# Things to do
1 > Reproduce the discussion thread word for word from "You don't understand" to "before that too).".
2 > According to the discussion thread, which Senate committee was the bill referred to?
3 > Pick up the discussion thread about the Senate bill and Nielsen ratings where it stops, and keep it going.

# Passage given
I don't understand why the previous bill split along party lines. I know the republicans are usually associated with corporate interests, but is this part of either party's official ideology or agenda?
You don't understand it because it didn't happen. The article is seriously misinformed. The bill in question (S.2917) was read by Senator Snowe on the Senate floor on May 19, 2006, where it was referred to the Committee on Commerce, Science, and Transportation. There was no vote, party lines or not. It was not killed. It presumably died of natural causes in committee when the 109th Congress ended, as there is no mention of it in the committee record.
Is Nielsen doing it differently now? We had a Nielsen box a few years ago, and it had buttons on it you were supposed to press to indicate which members of the family were watching at any given time.
No. People meters have had the buttons since 1991 (possibly before that too).
It was fun for the first couple hours, just because of the novelty, but then it got real old real quick. Of course, it was terribly inaccurate. People forget to press their buttons when they start or stop watching.
Pressing buttons is currently the only accredited way of making sure you're actually watching. Just because you're in the same room as a TV set doesn't mean you're watching. As you point out, it also introduces a certain amount of inaccuracy. "Button fatigue" is a hot topic in Research, and they're looking at everything from adapting A/P Meters to installing facial recognition devices to fix it.
We'd press extra buttons to add fictitious viewers for shows we really liked. Etc.
That's possibly why you're no longer a Nielsen home. We do notice these things, believe it or not.;)
Each day, Nielsen publishes an install count and an intab count. Installs are all the homes with people meters. Intabs are those homes that aren't trying to play Tetris on their set tops.

Data entries
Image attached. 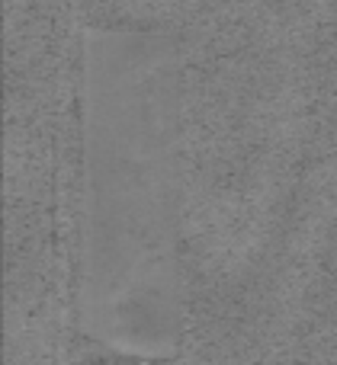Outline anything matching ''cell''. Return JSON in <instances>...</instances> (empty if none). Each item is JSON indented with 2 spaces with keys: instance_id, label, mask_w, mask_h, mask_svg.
<instances>
[{
  "instance_id": "obj_1",
  "label": "cell",
  "mask_w": 337,
  "mask_h": 365,
  "mask_svg": "<svg viewBox=\"0 0 337 365\" xmlns=\"http://www.w3.org/2000/svg\"><path fill=\"white\" fill-rule=\"evenodd\" d=\"M87 304L106 343L161 349L180 321L173 269V55L154 32L87 48Z\"/></svg>"
}]
</instances>
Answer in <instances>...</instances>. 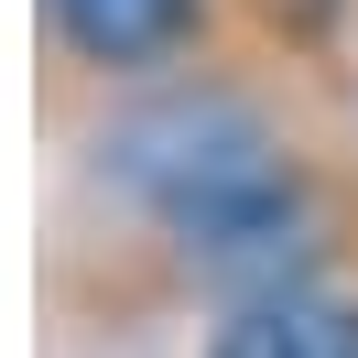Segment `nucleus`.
<instances>
[{
  "label": "nucleus",
  "mask_w": 358,
  "mask_h": 358,
  "mask_svg": "<svg viewBox=\"0 0 358 358\" xmlns=\"http://www.w3.org/2000/svg\"><path fill=\"white\" fill-rule=\"evenodd\" d=\"M315 131H304V66L261 44H228L206 66H174L152 87H120L87 109L76 131V185L131 228V250H174L206 228L271 206L282 185L315 174Z\"/></svg>",
  "instance_id": "f257e3e1"
},
{
  "label": "nucleus",
  "mask_w": 358,
  "mask_h": 358,
  "mask_svg": "<svg viewBox=\"0 0 358 358\" xmlns=\"http://www.w3.org/2000/svg\"><path fill=\"white\" fill-rule=\"evenodd\" d=\"M206 358H358V293L326 282V293H271V304H239V315H217Z\"/></svg>",
  "instance_id": "7ed1b4c3"
},
{
  "label": "nucleus",
  "mask_w": 358,
  "mask_h": 358,
  "mask_svg": "<svg viewBox=\"0 0 358 358\" xmlns=\"http://www.w3.org/2000/svg\"><path fill=\"white\" fill-rule=\"evenodd\" d=\"M33 11H44L55 98H66V87L120 98V87H152V76L206 66V55L239 44L228 0H33Z\"/></svg>",
  "instance_id": "f03ea898"
},
{
  "label": "nucleus",
  "mask_w": 358,
  "mask_h": 358,
  "mask_svg": "<svg viewBox=\"0 0 358 358\" xmlns=\"http://www.w3.org/2000/svg\"><path fill=\"white\" fill-rule=\"evenodd\" d=\"M228 22H239V44H261V55H282V66L315 76L358 33V0H228Z\"/></svg>",
  "instance_id": "20e7f679"
}]
</instances>
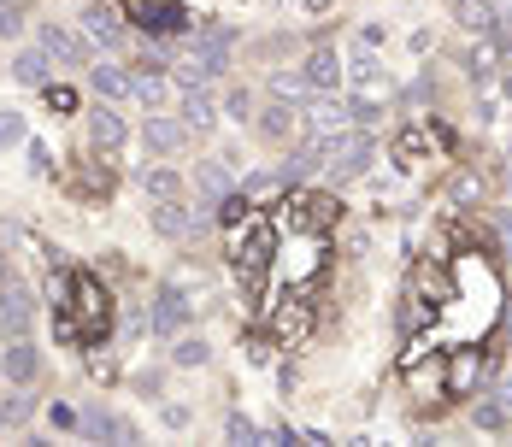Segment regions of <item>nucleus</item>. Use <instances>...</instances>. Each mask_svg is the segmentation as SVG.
<instances>
[{
  "mask_svg": "<svg viewBox=\"0 0 512 447\" xmlns=\"http://www.w3.org/2000/svg\"><path fill=\"white\" fill-rule=\"evenodd\" d=\"M106 324H112V295H106L95 277H71V306L59 312V330L71 342H101Z\"/></svg>",
  "mask_w": 512,
  "mask_h": 447,
  "instance_id": "nucleus-1",
  "label": "nucleus"
},
{
  "mask_svg": "<svg viewBox=\"0 0 512 447\" xmlns=\"http://www.w3.org/2000/svg\"><path fill=\"white\" fill-rule=\"evenodd\" d=\"M230 42H236V36H230L224 24H206L201 36H195V48H189V59L177 65V83H183V89H206L212 77H224Z\"/></svg>",
  "mask_w": 512,
  "mask_h": 447,
  "instance_id": "nucleus-2",
  "label": "nucleus"
},
{
  "mask_svg": "<svg viewBox=\"0 0 512 447\" xmlns=\"http://www.w3.org/2000/svg\"><path fill=\"white\" fill-rule=\"evenodd\" d=\"M371 159H377V136H371V130H342L336 142H324V148H318V165H324L336 183L365 177V171H371Z\"/></svg>",
  "mask_w": 512,
  "mask_h": 447,
  "instance_id": "nucleus-3",
  "label": "nucleus"
},
{
  "mask_svg": "<svg viewBox=\"0 0 512 447\" xmlns=\"http://www.w3.org/2000/svg\"><path fill=\"white\" fill-rule=\"evenodd\" d=\"M354 106L348 100H318L312 112H301V136H307V148H324V142H336L342 130H354Z\"/></svg>",
  "mask_w": 512,
  "mask_h": 447,
  "instance_id": "nucleus-4",
  "label": "nucleus"
},
{
  "mask_svg": "<svg viewBox=\"0 0 512 447\" xmlns=\"http://www.w3.org/2000/svg\"><path fill=\"white\" fill-rule=\"evenodd\" d=\"M148 324H154V336H177V330L189 324V283H183V277L159 283V295H154V312H148Z\"/></svg>",
  "mask_w": 512,
  "mask_h": 447,
  "instance_id": "nucleus-5",
  "label": "nucleus"
},
{
  "mask_svg": "<svg viewBox=\"0 0 512 447\" xmlns=\"http://www.w3.org/2000/svg\"><path fill=\"white\" fill-rule=\"evenodd\" d=\"M30 318H36V300L24 283H6L0 289V336L12 342V336H30Z\"/></svg>",
  "mask_w": 512,
  "mask_h": 447,
  "instance_id": "nucleus-6",
  "label": "nucleus"
},
{
  "mask_svg": "<svg viewBox=\"0 0 512 447\" xmlns=\"http://www.w3.org/2000/svg\"><path fill=\"white\" fill-rule=\"evenodd\" d=\"M0 371H6V383L30 389V383H36V371H42V348H36L30 336H12L6 353H0Z\"/></svg>",
  "mask_w": 512,
  "mask_h": 447,
  "instance_id": "nucleus-7",
  "label": "nucleus"
},
{
  "mask_svg": "<svg viewBox=\"0 0 512 447\" xmlns=\"http://www.w3.org/2000/svg\"><path fill=\"white\" fill-rule=\"evenodd\" d=\"M124 142H130V130H124V118H118L112 106H95V112H89V148L101 153V159H112V153L124 148Z\"/></svg>",
  "mask_w": 512,
  "mask_h": 447,
  "instance_id": "nucleus-8",
  "label": "nucleus"
},
{
  "mask_svg": "<svg viewBox=\"0 0 512 447\" xmlns=\"http://www.w3.org/2000/svg\"><path fill=\"white\" fill-rule=\"evenodd\" d=\"M142 148L154 153V159L183 153V148H189V124H183V118H148V130H142Z\"/></svg>",
  "mask_w": 512,
  "mask_h": 447,
  "instance_id": "nucleus-9",
  "label": "nucleus"
},
{
  "mask_svg": "<svg viewBox=\"0 0 512 447\" xmlns=\"http://www.w3.org/2000/svg\"><path fill=\"white\" fill-rule=\"evenodd\" d=\"M148 224H154L165 242H183L195 230V206H177V200H154L148 206Z\"/></svg>",
  "mask_w": 512,
  "mask_h": 447,
  "instance_id": "nucleus-10",
  "label": "nucleus"
},
{
  "mask_svg": "<svg viewBox=\"0 0 512 447\" xmlns=\"http://www.w3.org/2000/svg\"><path fill=\"white\" fill-rule=\"evenodd\" d=\"M301 77H307V89H318V95H336V83H342V59H336V48H312L307 65H301Z\"/></svg>",
  "mask_w": 512,
  "mask_h": 447,
  "instance_id": "nucleus-11",
  "label": "nucleus"
},
{
  "mask_svg": "<svg viewBox=\"0 0 512 447\" xmlns=\"http://www.w3.org/2000/svg\"><path fill=\"white\" fill-rule=\"evenodd\" d=\"M83 36L101 42V48H118L124 42V18L112 6H83Z\"/></svg>",
  "mask_w": 512,
  "mask_h": 447,
  "instance_id": "nucleus-12",
  "label": "nucleus"
},
{
  "mask_svg": "<svg viewBox=\"0 0 512 447\" xmlns=\"http://www.w3.org/2000/svg\"><path fill=\"white\" fill-rule=\"evenodd\" d=\"M295 124H301V112H295V100H283V95L259 112V136H265V142H289Z\"/></svg>",
  "mask_w": 512,
  "mask_h": 447,
  "instance_id": "nucleus-13",
  "label": "nucleus"
},
{
  "mask_svg": "<svg viewBox=\"0 0 512 447\" xmlns=\"http://www.w3.org/2000/svg\"><path fill=\"white\" fill-rule=\"evenodd\" d=\"M454 24L471 36H495V0H454Z\"/></svg>",
  "mask_w": 512,
  "mask_h": 447,
  "instance_id": "nucleus-14",
  "label": "nucleus"
},
{
  "mask_svg": "<svg viewBox=\"0 0 512 447\" xmlns=\"http://www.w3.org/2000/svg\"><path fill=\"white\" fill-rule=\"evenodd\" d=\"M42 53L59 59V65H83V42L71 30H59V24H42Z\"/></svg>",
  "mask_w": 512,
  "mask_h": 447,
  "instance_id": "nucleus-15",
  "label": "nucleus"
},
{
  "mask_svg": "<svg viewBox=\"0 0 512 447\" xmlns=\"http://www.w3.org/2000/svg\"><path fill=\"white\" fill-rule=\"evenodd\" d=\"M183 124H189V136H206V130L218 124V106H212L206 89H189V100H183Z\"/></svg>",
  "mask_w": 512,
  "mask_h": 447,
  "instance_id": "nucleus-16",
  "label": "nucleus"
},
{
  "mask_svg": "<svg viewBox=\"0 0 512 447\" xmlns=\"http://www.w3.org/2000/svg\"><path fill=\"white\" fill-rule=\"evenodd\" d=\"M89 83H95V95H106V100L136 95V77H124L118 65H89Z\"/></svg>",
  "mask_w": 512,
  "mask_h": 447,
  "instance_id": "nucleus-17",
  "label": "nucleus"
},
{
  "mask_svg": "<svg viewBox=\"0 0 512 447\" xmlns=\"http://www.w3.org/2000/svg\"><path fill=\"white\" fill-rule=\"evenodd\" d=\"M12 77L24 83V89H48V53L42 48H24L12 59Z\"/></svg>",
  "mask_w": 512,
  "mask_h": 447,
  "instance_id": "nucleus-18",
  "label": "nucleus"
},
{
  "mask_svg": "<svg viewBox=\"0 0 512 447\" xmlns=\"http://www.w3.org/2000/svg\"><path fill=\"white\" fill-rule=\"evenodd\" d=\"M142 189L154 200H183V177L171 165H154V171H142Z\"/></svg>",
  "mask_w": 512,
  "mask_h": 447,
  "instance_id": "nucleus-19",
  "label": "nucleus"
},
{
  "mask_svg": "<svg viewBox=\"0 0 512 447\" xmlns=\"http://www.w3.org/2000/svg\"><path fill=\"white\" fill-rule=\"evenodd\" d=\"M206 359H212V342H206V336H183V330H177V348H171V365L195 371V365H206Z\"/></svg>",
  "mask_w": 512,
  "mask_h": 447,
  "instance_id": "nucleus-20",
  "label": "nucleus"
},
{
  "mask_svg": "<svg viewBox=\"0 0 512 447\" xmlns=\"http://www.w3.org/2000/svg\"><path fill=\"white\" fill-rule=\"evenodd\" d=\"M195 189L212 200H224L230 195V171H224V159H201V171H195Z\"/></svg>",
  "mask_w": 512,
  "mask_h": 447,
  "instance_id": "nucleus-21",
  "label": "nucleus"
},
{
  "mask_svg": "<svg viewBox=\"0 0 512 447\" xmlns=\"http://www.w3.org/2000/svg\"><path fill=\"white\" fill-rule=\"evenodd\" d=\"M130 6H136V12L154 6V18H148L154 30H177V24H183V6H177V0H130Z\"/></svg>",
  "mask_w": 512,
  "mask_h": 447,
  "instance_id": "nucleus-22",
  "label": "nucleus"
},
{
  "mask_svg": "<svg viewBox=\"0 0 512 447\" xmlns=\"http://www.w3.org/2000/svg\"><path fill=\"white\" fill-rule=\"evenodd\" d=\"M83 430H89V436H118V442H130V436H136V430H130V424H118L112 412H89V418H83Z\"/></svg>",
  "mask_w": 512,
  "mask_h": 447,
  "instance_id": "nucleus-23",
  "label": "nucleus"
},
{
  "mask_svg": "<svg viewBox=\"0 0 512 447\" xmlns=\"http://www.w3.org/2000/svg\"><path fill=\"white\" fill-rule=\"evenodd\" d=\"M24 30V6L18 0H0V42H12Z\"/></svg>",
  "mask_w": 512,
  "mask_h": 447,
  "instance_id": "nucleus-24",
  "label": "nucleus"
},
{
  "mask_svg": "<svg viewBox=\"0 0 512 447\" xmlns=\"http://www.w3.org/2000/svg\"><path fill=\"white\" fill-rule=\"evenodd\" d=\"M271 89H277L283 100H301V95H307V77H301V71H277V77H271Z\"/></svg>",
  "mask_w": 512,
  "mask_h": 447,
  "instance_id": "nucleus-25",
  "label": "nucleus"
},
{
  "mask_svg": "<svg viewBox=\"0 0 512 447\" xmlns=\"http://www.w3.org/2000/svg\"><path fill=\"white\" fill-rule=\"evenodd\" d=\"M224 436H230V442H259V424H254V418H242V412H230Z\"/></svg>",
  "mask_w": 512,
  "mask_h": 447,
  "instance_id": "nucleus-26",
  "label": "nucleus"
},
{
  "mask_svg": "<svg viewBox=\"0 0 512 447\" xmlns=\"http://www.w3.org/2000/svg\"><path fill=\"white\" fill-rule=\"evenodd\" d=\"M224 112H230L236 124H248V118H254V95H248V89H230V100H224Z\"/></svg>",
  "mask_w": 512,
  "mask_h": 447,
  "instance_id": "nucleus-27",
  "label": "nucleus"
},
{
  "mask_svg": "<svg viewBox=\"0 0 512 447\" xmlns=\"http://www.w3.org/2000/svg\"><path fill=\"white\" fill-rule=\"evenodd\" d=\"M12 142H24V118L6 106V112H0V148H12Z\"/></svg>",
  "mask_w": 512,
  "mask_h": 447,
  "instance_id": "nucleus-28",
  "label": "nucleus"
},
{
  "mask_svg": "<svg viewBox=\"0 0 512 447\" xmlns=\"http://www.w3.org/2000/svg\"><path fill=\"white\" fill-rule=\"evenodd\" d=\"M159 95H165V89H159L154 71H148V77H136V100H142V106H159Z\"/></svg>",
  "mask_w": 512,
  "mask_h": 447,
  "instance_id": "nucleus-29",
  "label": "nucleus"
},
{
  "mask_svg": "<svg viewBox=\"0 0 512 447\" xmlns=\"http://www.w3.org/2000/svg\"><path fill=\"white\" fill-rule=\"evenodd\" d=\"M0 418H6V424H18V418H30V395H12L6 406H0Z\"/></svg>",
  "mask_w": 512,
  "mask_h": 447,
  "instance_id": "nucleus-30",
  "label": "nucleus"
},
{
  "mask_svg": "<svg viewBox=\"0 0 512 447\" xmlns=\"http://www.w3.org/2000/svg\"><path fill=\"white\" fill-rule=\"evenodd\" d=\"M495 36L512 42V0H495Z\"/></svg>",
  "mask_w": 512,
  "mask_h": 447,
  "instance_id": "nucleus-31",
  "label": "nucleus"
},
{
  "mask_svg": "<svg viewBox=\"0 0 512 447\" xmlns=\"http://www.w3.org/2000/svg\"><path fill=\"white\" fill-rule=\"evenodd\" d=\"M48 106H53V112H77V95H71V89H53V83H48Z\"/></svg>",
  "mask_w": 512,
  "mask_h": 447,
  "instance_id": "nucleus-32",
  "label": "nucleus"
},
{
  "mask_svg": "<svg viewBox=\"0 0 512 447\" xmlns=\"http://www.w3.org/2000/svg\"><path fill=\"white\" fill-rule=\"evenodd\" d=\"M301 6H307V12H324V6H330V0H301Z\"/></svg>",
  "mask_w": 512,
  "mask_h": 447,
  "instance_id": "nucleus-33",
  "label": "nucleus"
},
{
  "mask_svg": "<svg viewBox=\"0 0 512 447\" xmlns=\"http://www.w3.org/2000/svg\"><path fill=\"white\" fill-rule=\"evenodd\" d=\"M507 95H512V53H507Z\"/></svg>",
  "mask_w": 512,
  "mask_h": 447,
  "instance_id": "nucleus-34",
  "label": "nucleus"
},
{
  "mask_svg": "<svg viewBox=\"0 0 512 447\" xmlns=\"http://www.w3.org/2000/svg\"><path fill=\"white\" fill-rule=\"evenodd\" d=\"M0 430H6V418H0Z\"/></svg>",
  "mask_w": 512,
  "mask_h": 447,
  "instance_id": "nucleus-35",
  "label": "nucleus"
}]
</instances>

# Responses for each task
1 >
You don't understand it because it didn't happen. The article is seriously misinformed. The bill in question (S.2917) was read by Senator Snowe on the Senate floor on May 19, 2006, where it was referred to the Committee on Commerce, Science, and Transportation. There was no vote, party lines or not. It was not killed. It presumably died of natural causes in committee when the 109th Congress ended, as there is no mention of it in the committee record.
Is Nielsen doing it differently now? We had a Nielsen box a few years ago, and it had buttons on it you were supposed to press to indicate which members of the family were watching at any given time.
No. People meters have had the buttons since 1991 (possibly before that too).

2 > The Committee on Commerce, Science, and Transportation.

3 >
Nielsen make their money conducting market research surveys.
ACNielsen makes their money conducting market research surveys. Nielsen Media Research makes their money by selling overnight TV viewing data to networks, advertisers, and whoever else wants to pay for it.
For the few that don't know (it's at least common knowledge where I live) theirs only about 5,000 people with "Nielsen Boxes" which is hardly a good measurement of the entire country.
Your information is quite out of date. Last I checked (about a week ago), NMR maintained a sample of 8,144 metered households in the US and they're currently expanding to 10,000. Any high school statistics student can tell you that's more than enough to produce meaningful estimates for any size population.
Sweeps are purely a local market abomination. Sweeps used to be the only times of year that all the local markets could afford diary service. Now that most of the major local markets in the US can afford Local People Meters which measure viewing year round (like the National sample has done since 1991), sweeps will likely become meaningless.
Nielsen Media Research (NMR) mainly does TV ratings, so DVD sales don't really count. ACNielsen (ACN) does consumer market research, which does track DVD sales. VNU now owns both, which is what makes Project Apollo possible in the first place.
VNU has media and market services in 100 countries, including Thailand. NMR operates television and radio measurement services and ACN operates consumer market measurement services, both out of Bangkok. Granted, the Thai ratings don't mean as much to the major networks as the US ratings do, but do they mean a lot in the local markets.
I work at Nielsen Media at the GTIC facility in Oldsmar FL and I've been hearing about Apollo for many years, but it seems that the rest of the world has only heard about it recently. Project Apollo has been described (internally) as the "holy grail" of measurement, which follows a consumer across every media channel and measures the affect on purchasing habits.
What it looks like Google is doing is a subset of Project Apollo, and even if it could compete on the TV/video side they probably need to licensethetech from Nielsen. I'd love to have Google as an ally, but as a competitor I think they'll find Nielsen pretty hard to dislodge.
Portable People Meters belong to Arbitron, not Nielsen Media.
Not sure about PPM's tech, but Nielsen's A/P meter does exactly what TFA describes. That's the only way Nielsen Media could roll out Time Shifted Viewing at all (disclosure: I work for them). To say that Google "created" it is an insult to the people I work with every day.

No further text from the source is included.